The California Environmental Protection Agency (Cal-EPA) has just released its most recent comprehensive review of the scientific evidence relating secondhand smoke to various diseases. In its final report, it concludes that there is now sufficient scientific evidence to classify secondhand smoke as a cause of breast cancer.
Specifically, the report states that there is conclusive evidence that secondhand smoke causes breast cancer among younger, premenopausal women, although the evidence is inconclusive regarding the potential effect of secondhand smoke on breast cancer in older, post-menopausal women.
In response to the report, the American Cancer Society emphasized that it does not concur with Cal-EPA's conclusion that secondhand smoke has been shown to be a cause of breast cancer.
In a comment on the Cal-EPA's draft report, the American Cancer Society wrote: "At present, we do not believe that the published evidence meets these criteria [causal criteria] for cancers of the breast."
And in an email sent to ACS personnel in response to the final report, the ACS wrote: "The report's conclusion regarding breast cancer's association with ETS [environmental tobacco smoke] is at odds with a report from the International Agency for Research on Cancer (IARC)...which... called the evidence linking secondhand smoke to breast cancer 'inconsistent.' ... At this point there is not broad scientific consensus on this issue."
The Rest of the Story
The real significance of this story is that it demonstrates how ridiculous the Campaign for Tobacco-Free Kids, American Cancer Society, Americans for Nonsmokers' Rights, and other intervenors' legal brief is in the DOJ tobacco case.
In that brief, these intervening groups asked Judge Kessler to impose a remedy in which the tobacco companies must pay $600 million a year for a public education and counter-marketing campaign, which must continue until (among other things) at least 90% of the public is "fully informed of the disease risks and other harms associated with exposure to secondhand smoke."
But this story reveals just how absurd that "benchmark" is in a legal remedy of this magnitude. After all, the story shows that there is not widespread scientific consensus about whether secondhand smoke causes breast cancer. So how does one define "fully informed of the disease risks" associated with secondhand smoke? Does breast cancer count? If one is unsure of the link between secondhand smoke and breast cancer, does one go down as being fully informed, uninformed, or not quite so fully informed?
The other important fact that this story reveals is that clearly, this particular benchmark represents an issue that must be litigated. There is simply no way that the Intervenors can expect to throw something like this into the case at this late point, with no testimony whatsoever related to what constitutes fully informed knowledge of the hazards of secondhand smoke, and expect that the tobacco companies' legal rights to be heard on this important issue have been met.
In other words, I think that the inclusion of this benchmark (and the others as well) clearly does violate the Defendants' due process rights.
I therefore disagree with the Intervenors' contention in their reply brief that "Each of the remedies advanced by the Public Health Intervenors were 'the subject of evidence at trial.'” Clearly, the meaning of what it means to be fully informed of the diseases associated with secondhand smoke was not something that was the subject of evidence at trial and there is simply no way that making this the benchmark for something as intrusive as a $600 million per year remedy can be viewed as not violating the due process rights of the Defendants.

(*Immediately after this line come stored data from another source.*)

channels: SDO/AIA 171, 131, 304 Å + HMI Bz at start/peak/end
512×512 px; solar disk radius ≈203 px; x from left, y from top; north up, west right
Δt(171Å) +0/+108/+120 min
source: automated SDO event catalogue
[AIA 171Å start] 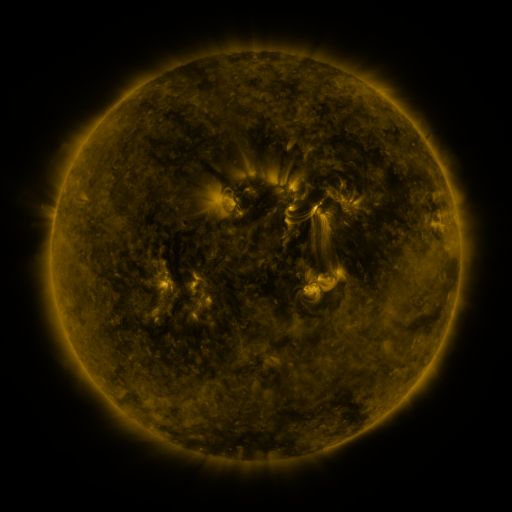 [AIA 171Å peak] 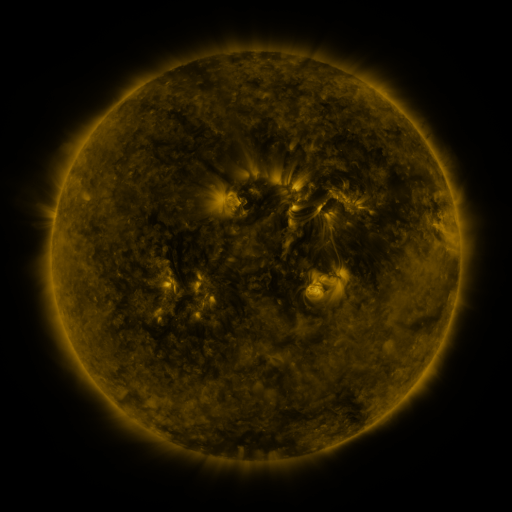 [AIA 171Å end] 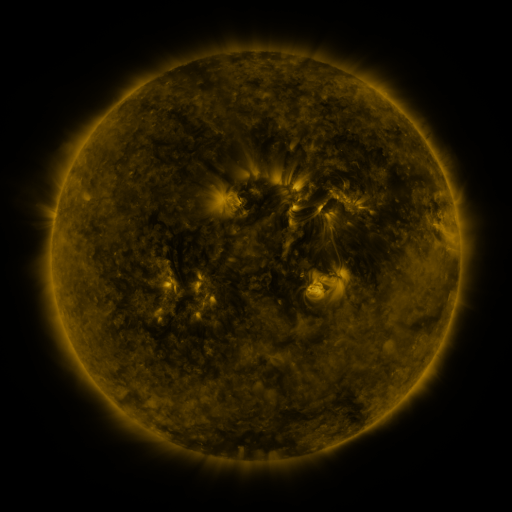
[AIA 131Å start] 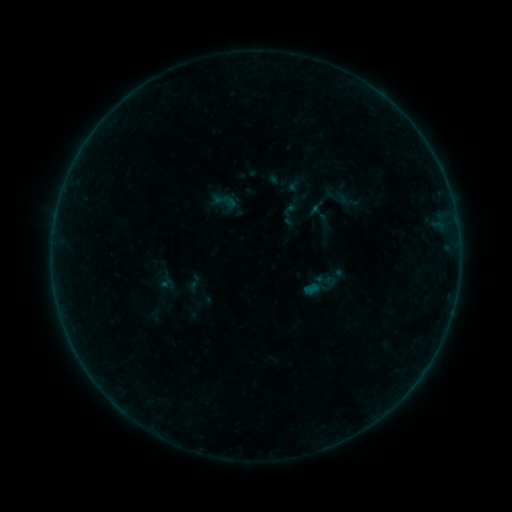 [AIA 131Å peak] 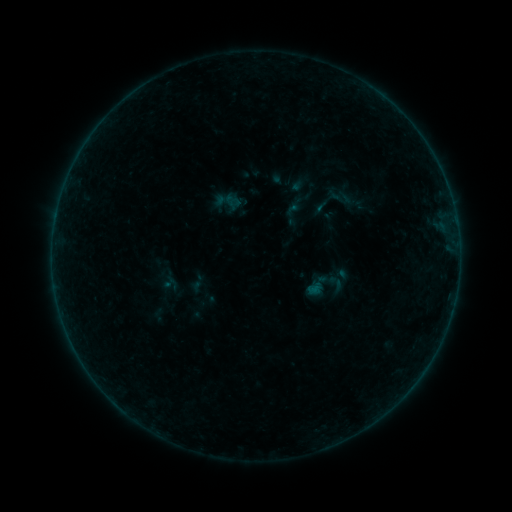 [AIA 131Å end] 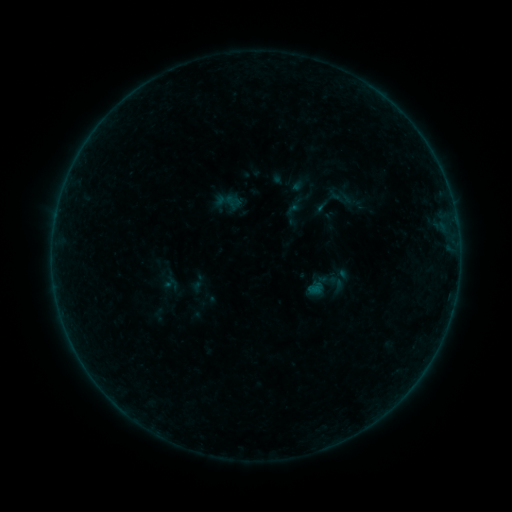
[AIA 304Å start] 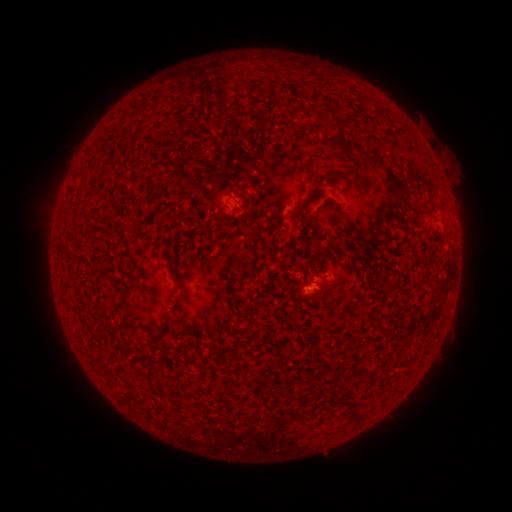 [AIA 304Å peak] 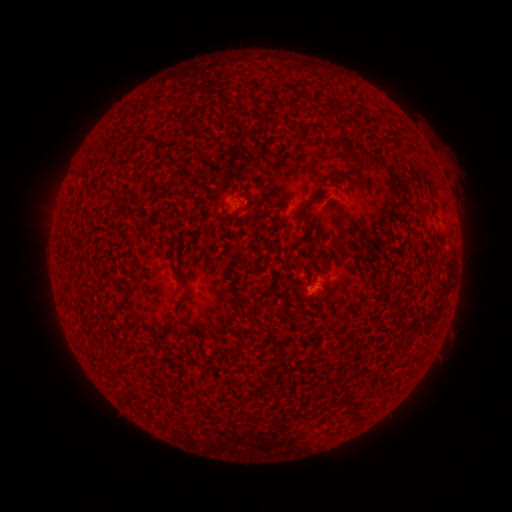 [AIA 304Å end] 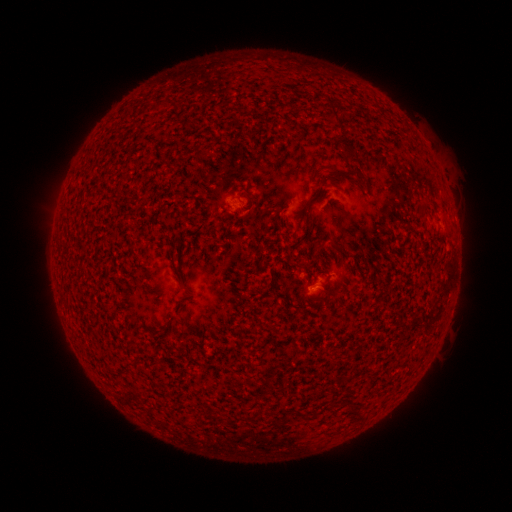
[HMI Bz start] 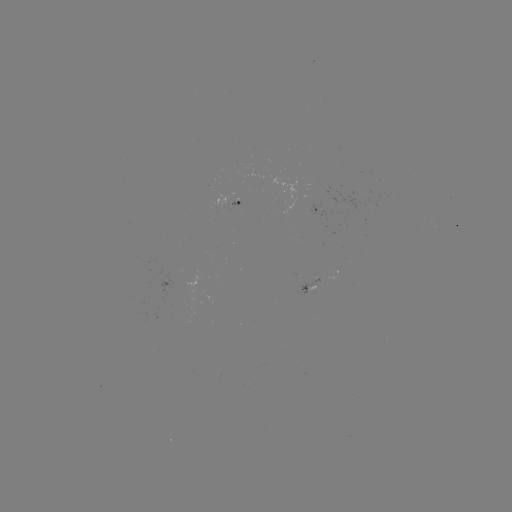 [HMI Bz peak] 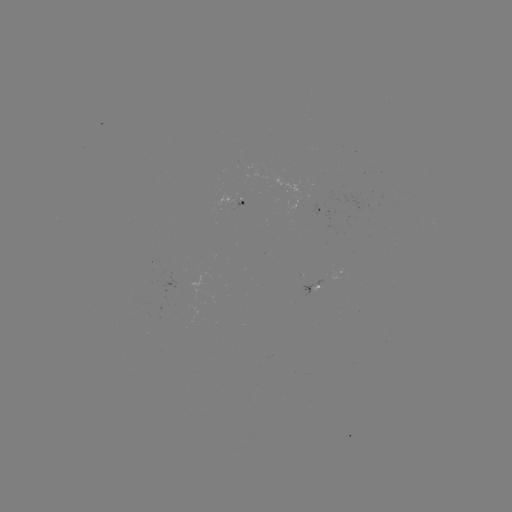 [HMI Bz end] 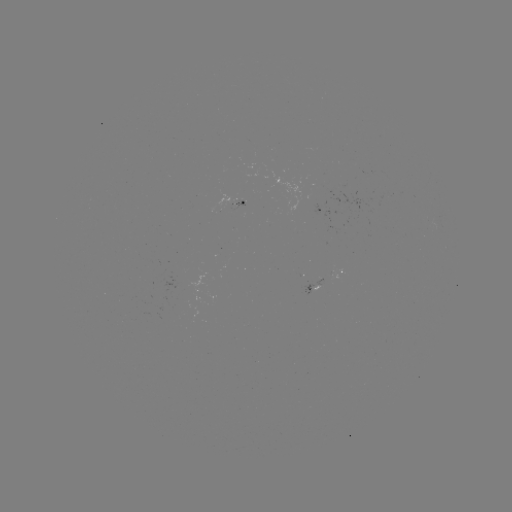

In order for this remedy to not violate the Defendants' due process rights, I think there would have needed to be testimony about what diseases are caused by secondhand smoke and what the meaning of "fully informed" is, as well as how that could be accurately measured.
The rest of the story reveals that a report seemingly unrelated to the DOJ tobacco case actually has major implications for the legality of the Intervenors' proposed remedies. In this case, it strongly suggests that in mucking with the DOJ's remedies, the Intervenors have greatly hurt the case by asking the Court to adopt a remedy in such a way that would violate the due process rights of the Defendants.
I don't think there's even a remote possibility that Judge Kessler would do such a thing, and then face the embarrassment of the appeals court slapping the order back in her face because of the clear violation of due process rights of the tobacco companies.
Perhaps the Intervenors would have served the public interest far better if they had kept themselves out of the case.